[Begin STORED ROWS]
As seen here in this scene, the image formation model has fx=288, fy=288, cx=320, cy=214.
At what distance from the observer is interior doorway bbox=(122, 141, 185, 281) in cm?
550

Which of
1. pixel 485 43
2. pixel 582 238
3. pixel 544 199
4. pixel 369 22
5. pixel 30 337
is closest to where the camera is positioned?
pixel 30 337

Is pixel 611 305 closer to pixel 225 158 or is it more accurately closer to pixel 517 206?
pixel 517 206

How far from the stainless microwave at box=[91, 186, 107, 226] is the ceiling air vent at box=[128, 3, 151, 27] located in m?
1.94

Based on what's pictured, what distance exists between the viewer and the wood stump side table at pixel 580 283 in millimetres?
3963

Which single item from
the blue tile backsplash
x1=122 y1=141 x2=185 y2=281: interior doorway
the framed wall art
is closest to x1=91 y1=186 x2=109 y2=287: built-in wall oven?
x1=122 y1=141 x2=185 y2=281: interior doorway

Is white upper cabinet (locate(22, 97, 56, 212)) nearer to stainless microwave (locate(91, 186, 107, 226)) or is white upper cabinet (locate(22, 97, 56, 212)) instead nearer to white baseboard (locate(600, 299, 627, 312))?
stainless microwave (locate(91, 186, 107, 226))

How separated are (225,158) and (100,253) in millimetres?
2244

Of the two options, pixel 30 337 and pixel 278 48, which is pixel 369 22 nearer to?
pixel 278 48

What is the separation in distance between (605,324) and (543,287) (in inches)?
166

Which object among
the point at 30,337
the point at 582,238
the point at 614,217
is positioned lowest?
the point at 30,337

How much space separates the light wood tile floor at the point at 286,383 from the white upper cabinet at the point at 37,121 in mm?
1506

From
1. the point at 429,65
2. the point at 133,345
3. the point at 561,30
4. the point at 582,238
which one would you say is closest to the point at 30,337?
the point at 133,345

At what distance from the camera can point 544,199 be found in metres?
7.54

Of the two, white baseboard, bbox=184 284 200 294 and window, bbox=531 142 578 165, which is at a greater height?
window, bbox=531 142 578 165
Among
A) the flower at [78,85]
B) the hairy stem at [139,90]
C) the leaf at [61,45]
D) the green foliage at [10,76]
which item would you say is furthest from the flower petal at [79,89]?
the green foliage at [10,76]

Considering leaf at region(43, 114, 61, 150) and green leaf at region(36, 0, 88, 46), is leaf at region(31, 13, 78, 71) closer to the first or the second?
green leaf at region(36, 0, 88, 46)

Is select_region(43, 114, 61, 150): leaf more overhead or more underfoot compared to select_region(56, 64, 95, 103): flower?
[End STORED ROWS]
▶ _PROBLEM STATEMENT_
Can you format the lines above as a Markdown table with the columns "Row" and "Line", numbering each line and leaving out the blank ones?

▶ _ANSWER BELOW_
| Row | Line |
|---|---|
| 1 | As seen here in this scene, the image formation model has fx=288, fy=288, cx=320, cy=214. |
| 2 | At what distance from the observer is interior doorway bbox=(122, 141, 185, 281) in cm? |
| 3 | 550 |
| 4 | Which of |
| 5 | 1. pixel 485 43 |
| 6 | 2. pixel 582 238 |
| 7 | 3. pixel 544 199 |
| 8 | 4. pixel 369 22 |
| 9 | 5. pixel 30 337 |
| 10 | is closest to where the camera is positioned? |
| 11 | pixel 30 337 |
| 12 | Is pixel 611 305 closer to pixel 225 158 or is it more accurately closer to pixel 517 206? |
| 13 | pixel 517 206 |
| 14 | How far from the stainless microwave at box=[91, 186, 107, 226] is the ceiling air vent at box=[128, 3, 151, 27] located in m? |
| 15 | 1.94 |
| 16 | Based on what's pictured, what distance exists between the viewer and the wood stump side table at pixel 580 283 in millimetres? |
| 17 | 3963 |
| 18 | Which single item from |
| 19 | the blue tile backsplash |
| 20 | x1=122 y1=141 x2=185 y2=281: interior doorway |
| 21 | the framed wall art |
| 22 | is closest to x1=91 y1=186 x2=109 y2=287: built-in wall oven? |
| 23 | x1=122 y1=141 x2=185 y2=281: interior doorway |
| 24 | Is white upper cabinet (locate(22, 97, 56, 212)) nearer to stainless microwave (locate(91, 186, 107, 226)) or is white upper cabinet (locate(22, 97, 56, 212)) instead nearer to white baseboard (locate(600, 299, 627, 312))? |
| 25 | stainless microwave (locate(91, 186, 107, 226)) |
| 26 | How separated are (225,158) and (100,253) in millimetres? |
| 27 | 2244 |
| 28 | Of the two options, pixel 30 337 and pixel 278 48, which is pixel 369 22 nearer to? |
| 29 | pixel 278 48 |
| 30 | What is the separation in distance between (605,324) and (543,287) (in inches)? |
| 31 | 166 |
| 32 | Which object among |
| 33 | the point at 30,337 |
| 34 | the point at 582,238 |
| 35 | the point at 614,217 |
| 36 | is positioned lowest? |
| 37 | the point at 30,337 |
| 38 | How much space separates the light wood tile floor at the point at 286,383 from the white upper cabinet at the point at 37,121 in mm? |
| 39 | 1506 |
| 40 | From |
| 41 | 1. the point at 429,65 |
| 42 | 2. the point at 133,345 |
| 43 | 3. the point at 561,30 |
| 44 | 4. the point at 582,238 |
| 45 | which one would you say is closest to the point at 30,337? |
| 46 | the point at 133,345 |
| 47 | At what distance from the camera can point 544,199 be found in metres? |
| 48 | 7.54 |
| 49 | Of the two, white baseboard, bbox=184 284 200 294 and window, bbox=531 142 578 165, which is at a greater height? |
| 50 | window, bbox=531 142 578 165 |
| 51 | Among |
| 52 | A) the flower at [78,85] |
| 53 | B) the hairy stem at [139,90] |
| 54 | C) the leaf at [61,45] |
| 55 | D) the green foliage at [10,76] |
| 56 | which item would you say is furthest from the flower petal at [79,89]? |
| 57 | the green foliage at [10,76] |
| 58 | Considering leaf at region(43, 114, 61, 150) and green leaf at region(36, 0, 88, 46), is leaf at region(31, 13, 78, 71) closer to the first or the second? |
| 59 | green leaf at region(36, 0, 88, 46) |
| 60 | Is select_region(43, 114, 61, 150): leaf more overhead or more underfoot compared to select_region(56, 64, 95, 103): flower? |